» **Task statement**
What follows is a set of records, each of which is to be written out exactly.

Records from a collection
▼▼▼
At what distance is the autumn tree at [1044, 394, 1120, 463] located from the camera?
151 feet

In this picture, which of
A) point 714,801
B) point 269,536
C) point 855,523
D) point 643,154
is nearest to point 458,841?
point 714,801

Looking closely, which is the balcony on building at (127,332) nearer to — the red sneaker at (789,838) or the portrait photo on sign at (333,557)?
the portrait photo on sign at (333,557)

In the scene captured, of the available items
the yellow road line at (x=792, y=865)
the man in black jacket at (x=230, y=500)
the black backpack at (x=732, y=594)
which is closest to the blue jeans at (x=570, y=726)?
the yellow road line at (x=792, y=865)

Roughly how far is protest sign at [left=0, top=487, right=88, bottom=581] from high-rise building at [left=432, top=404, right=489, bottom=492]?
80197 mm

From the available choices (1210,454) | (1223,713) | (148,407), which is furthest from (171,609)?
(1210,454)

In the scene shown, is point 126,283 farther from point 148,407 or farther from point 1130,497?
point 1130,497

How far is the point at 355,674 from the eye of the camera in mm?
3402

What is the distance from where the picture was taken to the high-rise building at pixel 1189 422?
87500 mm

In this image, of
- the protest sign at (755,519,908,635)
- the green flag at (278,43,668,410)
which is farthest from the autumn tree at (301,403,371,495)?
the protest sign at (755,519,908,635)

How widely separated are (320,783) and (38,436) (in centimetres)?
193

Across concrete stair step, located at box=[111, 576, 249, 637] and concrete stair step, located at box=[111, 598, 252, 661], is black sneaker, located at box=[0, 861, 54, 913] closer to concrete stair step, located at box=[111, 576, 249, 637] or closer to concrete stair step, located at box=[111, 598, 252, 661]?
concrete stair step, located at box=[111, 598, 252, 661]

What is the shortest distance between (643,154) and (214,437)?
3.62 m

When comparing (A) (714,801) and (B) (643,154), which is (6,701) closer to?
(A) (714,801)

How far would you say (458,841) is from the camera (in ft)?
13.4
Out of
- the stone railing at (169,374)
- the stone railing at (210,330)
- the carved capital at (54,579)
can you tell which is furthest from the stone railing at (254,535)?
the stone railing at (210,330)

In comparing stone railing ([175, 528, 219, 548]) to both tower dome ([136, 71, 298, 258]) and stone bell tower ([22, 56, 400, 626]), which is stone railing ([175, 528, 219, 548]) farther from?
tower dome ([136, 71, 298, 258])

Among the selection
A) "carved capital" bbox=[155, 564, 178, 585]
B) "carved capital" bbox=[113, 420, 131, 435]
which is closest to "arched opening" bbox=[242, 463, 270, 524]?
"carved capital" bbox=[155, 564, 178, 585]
▲▲▲
» **Exercise response**
At what distance is the autumn tree at [1044, 394, 1120, 463] located from the camera?
151 feet

In this picture, which of
A) point 714,801
B) point 269,536
C) point 855,523
D) point 643,154
is nearest to point 458,841?
point 714,801

Looking closely, which is the balcony on building at (127,332) nearer to — the red sneaker at (789,838) or the portrait photo on sign at (333,557)?
the portrait photo on sign at (333,557)

In the scene captured, of the available items
the yellow road line at (x=792, y=865)
the man in black jacket at (x=230, y=500)
the black backpack at (x=732, y=594)
which is closest to the blue jeans at (x=570, y=726)?
the yellow road line at (x=792, y=865)

Roughly how far is protest sign at [left=0, top=487, right=88, bottom=581] from high-rise building at [left=432, top=404, right=489, bottom=492]?
80197 mm

From the available choices (1210,454) | (1223,713) | (148,407), which is furthest from (171,609)?
(1210,454)

In the scene shown, is point 126,283 farther from point 148,407 or farther from point 1130,497?
point 1130,497

How far is the point at 355,674 from the eye of the camera in mm?
3402

What is the distance from where the picture was taken to the high-rise building at pixel 1189 422?
87500 mm

In this image, of
- the protest sign at (755,519,908,635)
- the green flag at (278,43,668,410)
which is farthest from the autumn tree at (301,403,371,495)?
the protest sign at (755,519,908,635)

How widely separated are (320,783) and (38,436) (in centimetres)?
193

Across concrete stair step, located at box=[111, 576, 249, 637] and concrete stair step, located at box=[111, 598, 252, 661], is black sneaker, located at box=[0, 861, 54, 913] closer to concrete stair step, located at box=[111, 576, 249, 637] or closer to concrete stair step, located at box=[111, 598, 252, 661]?
concrete stair step, located at box=[111, 598, 252, 661]

What is the shortest distance between (643,154) and (214,437)?
3.62 m

When comparing (A) (714,801) and (B) (643,154), which is (6,701) closer to?
(A) (714,801)

How far would you say (458,841) is from the camera (in ft)?
13.4
Out of
- the stone railing at (169,374)
- the stone railing at (210,330)
- the carved capital at (54,579)
can you tell which is furthest from the stone railing at (254,535)?
the stone railing at (210,330)

In comparing stone railing ([175, 528, 219, 548]) to both tower dome ([136, 71, 298, 258]) and stone bell tower ([22, 56, 400, 626]), which is stone railing ([175, 528, 219, 548]) farther from?
tower dome ([136, 71, 298, 258])

Among the selection
A) "carved capital" bbox=[155, 564, 178, 585]
B) "carved capital" bbox=[113, 420, 131, 435]
which is closest to "arched opening" bbox=[242, 463, 270, 524]?
"carved capital" bbox=[155, 564, 178, 585]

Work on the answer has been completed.